I hope you will give it some thought and express your opinions to your elected officials.


“You cannot legislate the poor into freedom by legislating the wealthy out of freedom. What one person receives without working for, another person must work for without receiving. The government cannot give to anybody anything that the government does not first take from somebody else. When half of the people get the idea that they do not have to work because the other half is going to take care of them, and when the other half gets the idea that it does no good to work because somebody else is going to get what they work for, that my dear friend, is about the end of any nation. You cannot multiply wealth by dividing it.” -Dr. Adrian Rogers, 1931 – 2005

Some ask the question, “What makes people poor?”

It seems like a sensible question, looking at it from a wealthy Western culture here in 2009. But the wealth we enjoy is a relatively new historical phenomenon. If you look at the majority of people in the world today, and how we in the US lived just a hundred years ago or so, we find that poverty is the natural state of man. Wealth is the exception. So the question “What causes poverty?” is the wrong question.

The right question is “What causes wealth?” This we know the answer to.

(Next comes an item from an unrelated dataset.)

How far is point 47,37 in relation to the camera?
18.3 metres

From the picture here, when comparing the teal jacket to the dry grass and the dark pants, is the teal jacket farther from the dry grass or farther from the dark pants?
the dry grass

What causes wealth is capitalism that takes place in a free society governed by law. Unlocking the entrepreneurial spirit for individuals to pursue their own interests while bring value to the marketplace in providing goods and services to others that they want and are willing to freely pay for, is what causes wealth. High taxes are a demotivator for those who create wealth for the whole society.

In addition, capitalism and free markets creates peace and civil behavior. Just look around – which countries have free societies and free markets? The peaceful ones. Which ones are full of violence and strife? The ones where people cannot do and express themselves freely and where they cannot apply their industry to serving others for their own self interests.

Which came first – the freedom, or the peace? Freedom.

Rather than try to “prevent” poverty, or declare “war” on it, why don’t we support what causes wealth instead. Free people and free markets.

– LJ 5-19-09


Capitalism, freemarkets, and free enterprises are good for everyone!